Benjamin Harnett’s trippy, ambitious debut novel, THE HAPPY VALLEY, begins with the familiar notes of a nostalgic coming-of-age story. Its unnamed, middle-aged narrator looks back on his childhood in an idyllic small town—famous for having been visited by President Millard Fillmore—in Upstate New York in the 1990s, and his friendship with a girl, June, who becomes his first love and lifelong preoccupation. June becomes part of the narrator’s circle of friends, joining them in sessions of “The Game,” a fantasy role-playing game that began as Dungeons & Dragons but which the kids have reconstructed into their own unique creation. For a time, the story ambles nimbly through time-honored elements of childhood adventure fiction—the narrator’s burgeoning devotion to June amid pinpricks of romantic jealousy; their investigation of a mysterious janitor, Clyde Duane, and his involvement with a secret society. Soon, however, the novel pulls back to reveal a more expansive, infinitely stranger canvas, vaulting from the past to a wild, surreal future in which a post-apocalyptic America is beginning to piece itself back together in the wake of catastrophic upheaval. June has disappeared from the narrator’s life, leaving him to sift through fragments of past and present in his attempt to uncover the truth.

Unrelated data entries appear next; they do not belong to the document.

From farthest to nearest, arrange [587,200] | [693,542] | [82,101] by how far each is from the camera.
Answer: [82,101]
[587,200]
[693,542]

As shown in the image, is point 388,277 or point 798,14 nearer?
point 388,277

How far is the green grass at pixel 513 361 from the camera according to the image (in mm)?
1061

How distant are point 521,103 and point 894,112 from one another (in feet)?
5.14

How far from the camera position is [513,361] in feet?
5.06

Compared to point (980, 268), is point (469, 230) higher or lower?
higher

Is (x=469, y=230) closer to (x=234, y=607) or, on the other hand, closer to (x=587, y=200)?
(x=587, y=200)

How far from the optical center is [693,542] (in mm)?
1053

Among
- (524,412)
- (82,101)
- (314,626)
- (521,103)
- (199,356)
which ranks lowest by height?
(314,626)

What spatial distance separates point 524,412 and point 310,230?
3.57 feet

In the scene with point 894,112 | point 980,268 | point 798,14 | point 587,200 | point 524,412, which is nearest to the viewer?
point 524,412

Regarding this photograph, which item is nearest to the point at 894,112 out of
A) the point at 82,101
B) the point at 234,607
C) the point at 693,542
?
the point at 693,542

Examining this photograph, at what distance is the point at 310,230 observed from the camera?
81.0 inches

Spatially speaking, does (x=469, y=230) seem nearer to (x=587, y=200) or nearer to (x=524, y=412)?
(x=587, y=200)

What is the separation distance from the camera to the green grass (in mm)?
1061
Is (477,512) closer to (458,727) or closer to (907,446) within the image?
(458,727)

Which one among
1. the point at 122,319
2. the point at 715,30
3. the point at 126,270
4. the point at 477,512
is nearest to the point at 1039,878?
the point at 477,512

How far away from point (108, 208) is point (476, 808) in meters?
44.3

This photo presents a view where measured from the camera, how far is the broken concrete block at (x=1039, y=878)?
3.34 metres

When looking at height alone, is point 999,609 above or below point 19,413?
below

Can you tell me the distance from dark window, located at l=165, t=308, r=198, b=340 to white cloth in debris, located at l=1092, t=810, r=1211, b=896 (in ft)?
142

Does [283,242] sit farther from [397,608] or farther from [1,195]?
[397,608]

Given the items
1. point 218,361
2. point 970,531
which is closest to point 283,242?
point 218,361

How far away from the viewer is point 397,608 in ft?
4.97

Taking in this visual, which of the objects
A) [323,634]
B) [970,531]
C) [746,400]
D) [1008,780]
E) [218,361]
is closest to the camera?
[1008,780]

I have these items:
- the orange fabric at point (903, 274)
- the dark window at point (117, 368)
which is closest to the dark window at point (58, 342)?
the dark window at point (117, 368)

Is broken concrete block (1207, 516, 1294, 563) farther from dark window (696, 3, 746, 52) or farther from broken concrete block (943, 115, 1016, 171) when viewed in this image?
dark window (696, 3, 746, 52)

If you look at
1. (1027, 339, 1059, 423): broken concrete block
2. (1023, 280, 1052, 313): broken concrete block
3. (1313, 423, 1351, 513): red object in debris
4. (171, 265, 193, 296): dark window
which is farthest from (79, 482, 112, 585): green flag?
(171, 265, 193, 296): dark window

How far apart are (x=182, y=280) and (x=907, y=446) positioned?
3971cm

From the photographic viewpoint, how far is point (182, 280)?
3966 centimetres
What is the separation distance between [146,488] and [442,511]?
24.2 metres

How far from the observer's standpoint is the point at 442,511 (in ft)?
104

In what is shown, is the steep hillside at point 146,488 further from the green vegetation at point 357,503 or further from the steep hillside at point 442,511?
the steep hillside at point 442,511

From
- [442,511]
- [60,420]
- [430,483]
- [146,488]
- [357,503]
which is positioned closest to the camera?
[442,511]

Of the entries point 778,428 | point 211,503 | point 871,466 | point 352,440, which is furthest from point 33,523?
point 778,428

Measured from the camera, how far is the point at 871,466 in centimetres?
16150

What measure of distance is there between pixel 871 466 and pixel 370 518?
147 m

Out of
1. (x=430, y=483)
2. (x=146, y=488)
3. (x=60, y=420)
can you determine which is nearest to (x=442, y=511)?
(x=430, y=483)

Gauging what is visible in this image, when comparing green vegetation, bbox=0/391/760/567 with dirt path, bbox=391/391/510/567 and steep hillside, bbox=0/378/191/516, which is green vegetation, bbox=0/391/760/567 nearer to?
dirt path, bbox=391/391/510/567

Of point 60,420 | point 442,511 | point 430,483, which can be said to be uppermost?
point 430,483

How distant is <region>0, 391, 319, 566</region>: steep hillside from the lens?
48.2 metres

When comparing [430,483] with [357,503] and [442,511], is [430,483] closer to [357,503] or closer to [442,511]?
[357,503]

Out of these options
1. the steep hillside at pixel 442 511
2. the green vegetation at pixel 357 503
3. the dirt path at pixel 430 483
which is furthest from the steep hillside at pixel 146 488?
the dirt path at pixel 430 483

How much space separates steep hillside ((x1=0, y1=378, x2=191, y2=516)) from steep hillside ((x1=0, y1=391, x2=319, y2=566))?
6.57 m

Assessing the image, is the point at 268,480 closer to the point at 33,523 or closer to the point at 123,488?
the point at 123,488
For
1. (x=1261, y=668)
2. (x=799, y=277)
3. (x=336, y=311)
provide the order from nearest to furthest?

Harnett’s tale is steeped in fond remembrance of childhood games, and reading THE HAPPY VALLEY is not unlike the experience of opening a D&D game box. In a charming—and unabashedly self-indulgent—bit of metafictional world-building rarely attempted outside of fantasy adventure series, the novel includes a map of the Harmony Valley area, children’s book-style illustrations, and an appendix featuring a historical timeline, a reading group guide with discussion prompts (“Does this novel have a central message about the way we order our life?”), and even a Spotify playlist with songs evoking the feel of the story. These playful, mischievous notes reflect how the novel itself cuts the aching solemnity of its melancholic atmosphere with childlike naiveté, wry self-awareness, and a refusal to take itself too seriously.
Dense with historical and cultural references and perceptive insights into human nature on both an individual and societal scale, Benjamin Harnett’s THE HAPPY VALLEY is a poetic, delightfully inventive work of modern mythmaking.